EXERCISE INSTRUCTIONS: The answer must consist solely of the line that contains "New Zealand, site EFH_HCAMB07, 2021-02-15" and all subsequent lines of the data, each reproduced exactly.

[Collected data entries]

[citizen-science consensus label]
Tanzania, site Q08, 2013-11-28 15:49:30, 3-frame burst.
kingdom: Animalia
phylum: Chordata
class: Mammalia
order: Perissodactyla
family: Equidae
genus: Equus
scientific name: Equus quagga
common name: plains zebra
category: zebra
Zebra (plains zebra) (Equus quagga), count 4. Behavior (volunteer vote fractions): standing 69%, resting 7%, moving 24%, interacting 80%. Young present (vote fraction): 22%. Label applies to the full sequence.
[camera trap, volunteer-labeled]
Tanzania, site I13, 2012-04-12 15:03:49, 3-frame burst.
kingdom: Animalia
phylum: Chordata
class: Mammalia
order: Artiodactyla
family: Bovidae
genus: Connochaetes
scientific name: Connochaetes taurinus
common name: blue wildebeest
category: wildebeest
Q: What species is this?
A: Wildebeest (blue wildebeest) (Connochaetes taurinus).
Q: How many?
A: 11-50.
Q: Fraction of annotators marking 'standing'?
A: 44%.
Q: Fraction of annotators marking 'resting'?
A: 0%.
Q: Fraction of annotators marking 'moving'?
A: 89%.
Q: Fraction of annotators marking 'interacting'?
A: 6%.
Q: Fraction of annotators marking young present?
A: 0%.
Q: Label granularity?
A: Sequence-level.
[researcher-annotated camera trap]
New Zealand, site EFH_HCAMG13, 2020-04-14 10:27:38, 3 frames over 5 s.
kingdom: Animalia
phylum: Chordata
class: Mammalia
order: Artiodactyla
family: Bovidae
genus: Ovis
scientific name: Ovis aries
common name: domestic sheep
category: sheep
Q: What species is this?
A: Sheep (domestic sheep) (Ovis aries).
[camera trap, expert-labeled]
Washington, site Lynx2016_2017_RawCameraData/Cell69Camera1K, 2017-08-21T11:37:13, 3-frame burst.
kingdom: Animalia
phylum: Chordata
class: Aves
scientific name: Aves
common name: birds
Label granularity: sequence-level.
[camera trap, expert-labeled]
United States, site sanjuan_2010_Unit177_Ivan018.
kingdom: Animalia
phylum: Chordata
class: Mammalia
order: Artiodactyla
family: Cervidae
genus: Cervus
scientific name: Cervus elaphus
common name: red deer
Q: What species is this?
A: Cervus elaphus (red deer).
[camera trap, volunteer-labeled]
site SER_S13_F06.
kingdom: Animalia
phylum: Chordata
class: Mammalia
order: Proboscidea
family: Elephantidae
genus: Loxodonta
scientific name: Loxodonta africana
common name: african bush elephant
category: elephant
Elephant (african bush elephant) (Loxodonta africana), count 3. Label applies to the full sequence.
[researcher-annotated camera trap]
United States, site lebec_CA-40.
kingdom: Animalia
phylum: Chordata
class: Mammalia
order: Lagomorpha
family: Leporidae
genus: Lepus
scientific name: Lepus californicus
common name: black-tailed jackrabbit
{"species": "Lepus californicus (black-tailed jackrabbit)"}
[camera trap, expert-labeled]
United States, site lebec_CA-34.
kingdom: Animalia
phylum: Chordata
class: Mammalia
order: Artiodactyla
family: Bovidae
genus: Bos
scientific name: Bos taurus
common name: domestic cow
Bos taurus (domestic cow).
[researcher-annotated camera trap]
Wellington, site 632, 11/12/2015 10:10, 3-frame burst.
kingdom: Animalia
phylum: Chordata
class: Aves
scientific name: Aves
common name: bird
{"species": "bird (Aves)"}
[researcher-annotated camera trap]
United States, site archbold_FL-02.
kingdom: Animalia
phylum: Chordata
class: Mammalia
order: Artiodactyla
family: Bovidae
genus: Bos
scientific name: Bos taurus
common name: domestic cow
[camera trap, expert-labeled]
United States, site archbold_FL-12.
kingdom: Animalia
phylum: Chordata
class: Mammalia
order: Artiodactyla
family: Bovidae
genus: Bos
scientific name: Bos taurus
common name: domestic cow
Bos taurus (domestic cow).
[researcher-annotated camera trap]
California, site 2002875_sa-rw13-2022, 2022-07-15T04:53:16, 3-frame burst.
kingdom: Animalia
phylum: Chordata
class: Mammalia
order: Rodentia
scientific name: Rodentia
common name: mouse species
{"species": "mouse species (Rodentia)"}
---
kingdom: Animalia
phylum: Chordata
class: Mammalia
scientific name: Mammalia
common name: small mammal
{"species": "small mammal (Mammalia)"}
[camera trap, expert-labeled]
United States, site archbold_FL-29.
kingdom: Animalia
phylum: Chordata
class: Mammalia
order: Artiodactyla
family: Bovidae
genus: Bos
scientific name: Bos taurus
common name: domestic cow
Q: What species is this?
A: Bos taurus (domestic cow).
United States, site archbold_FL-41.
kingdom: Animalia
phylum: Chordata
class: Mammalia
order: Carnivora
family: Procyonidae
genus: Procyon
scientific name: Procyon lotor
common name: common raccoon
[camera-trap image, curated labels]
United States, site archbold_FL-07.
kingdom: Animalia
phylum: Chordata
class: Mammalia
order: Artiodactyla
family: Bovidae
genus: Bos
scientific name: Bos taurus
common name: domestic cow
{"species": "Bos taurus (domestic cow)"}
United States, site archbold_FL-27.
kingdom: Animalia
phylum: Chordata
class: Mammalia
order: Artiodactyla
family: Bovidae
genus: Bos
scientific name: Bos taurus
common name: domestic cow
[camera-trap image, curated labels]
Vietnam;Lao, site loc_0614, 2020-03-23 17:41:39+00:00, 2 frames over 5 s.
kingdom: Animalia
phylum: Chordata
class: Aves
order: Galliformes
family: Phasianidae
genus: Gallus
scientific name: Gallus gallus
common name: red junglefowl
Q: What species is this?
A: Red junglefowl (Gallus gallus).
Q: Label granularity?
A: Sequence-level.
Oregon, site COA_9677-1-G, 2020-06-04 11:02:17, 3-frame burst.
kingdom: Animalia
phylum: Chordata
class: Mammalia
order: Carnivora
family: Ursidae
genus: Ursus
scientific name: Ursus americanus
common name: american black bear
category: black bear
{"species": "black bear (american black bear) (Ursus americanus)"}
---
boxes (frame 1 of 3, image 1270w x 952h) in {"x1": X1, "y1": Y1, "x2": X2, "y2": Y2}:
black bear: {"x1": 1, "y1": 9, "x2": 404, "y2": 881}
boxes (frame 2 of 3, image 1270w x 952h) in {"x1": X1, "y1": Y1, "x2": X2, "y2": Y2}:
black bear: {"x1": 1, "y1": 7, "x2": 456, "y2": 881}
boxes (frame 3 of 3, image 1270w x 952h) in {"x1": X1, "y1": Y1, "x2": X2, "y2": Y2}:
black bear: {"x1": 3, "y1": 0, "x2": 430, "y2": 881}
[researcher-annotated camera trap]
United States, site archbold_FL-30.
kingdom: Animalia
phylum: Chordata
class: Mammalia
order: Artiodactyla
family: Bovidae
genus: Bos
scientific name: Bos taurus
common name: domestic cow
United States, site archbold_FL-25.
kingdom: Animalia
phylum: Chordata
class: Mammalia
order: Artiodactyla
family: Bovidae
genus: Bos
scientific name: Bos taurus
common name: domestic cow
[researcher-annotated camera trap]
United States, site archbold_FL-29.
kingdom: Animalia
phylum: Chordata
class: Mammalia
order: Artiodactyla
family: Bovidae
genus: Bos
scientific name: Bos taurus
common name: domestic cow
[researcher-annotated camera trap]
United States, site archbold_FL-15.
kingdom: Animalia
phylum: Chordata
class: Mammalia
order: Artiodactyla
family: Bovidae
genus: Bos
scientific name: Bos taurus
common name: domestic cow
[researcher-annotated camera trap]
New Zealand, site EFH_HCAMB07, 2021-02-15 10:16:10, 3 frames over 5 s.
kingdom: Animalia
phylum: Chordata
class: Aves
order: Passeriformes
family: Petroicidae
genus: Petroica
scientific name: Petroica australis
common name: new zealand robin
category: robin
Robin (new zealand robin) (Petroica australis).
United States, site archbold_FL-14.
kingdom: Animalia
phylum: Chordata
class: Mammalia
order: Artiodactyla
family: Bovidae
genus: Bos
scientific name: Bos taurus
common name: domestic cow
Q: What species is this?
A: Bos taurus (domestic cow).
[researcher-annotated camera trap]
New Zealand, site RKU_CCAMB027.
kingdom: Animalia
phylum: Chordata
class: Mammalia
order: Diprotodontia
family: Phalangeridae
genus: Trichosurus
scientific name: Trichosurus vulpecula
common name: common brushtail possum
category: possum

RESULT:
New Zealand, site EFH_HCAMB07, 2021-02-15 10:16:10, 3 frames over 5 s.
kingdom: Animalia
phylum: Chordata
class: Aves
order: Passeriformes
family: Petroicidae
genus: Petroica
scientific name: Petroica australis
common name: new zealand robin
category: robin
Robin (new zealand robin) (Petroica australis).
United States, site archbold_FL-14.
kingdom: Animalia
phylum: Chordata
class: Mammalia
order: Artiodactyla
family: Bovidae
genus: Bos
scientific name: Bos taurus
common name: domestic cow
Q: What species is this?
A: Bos taurus (domestic cow).
[researcher-annotated camera trap]
New Zealand, site RKU_CCAMB027.
kingdom: Animalia
phylum: Chordata
class: Mammalia
order: Diprotodontia
family: Phalangeridae
genus: Trichosurus
scientific name: Trichosurus vulpecula
common name: common brushtail possum
category: possum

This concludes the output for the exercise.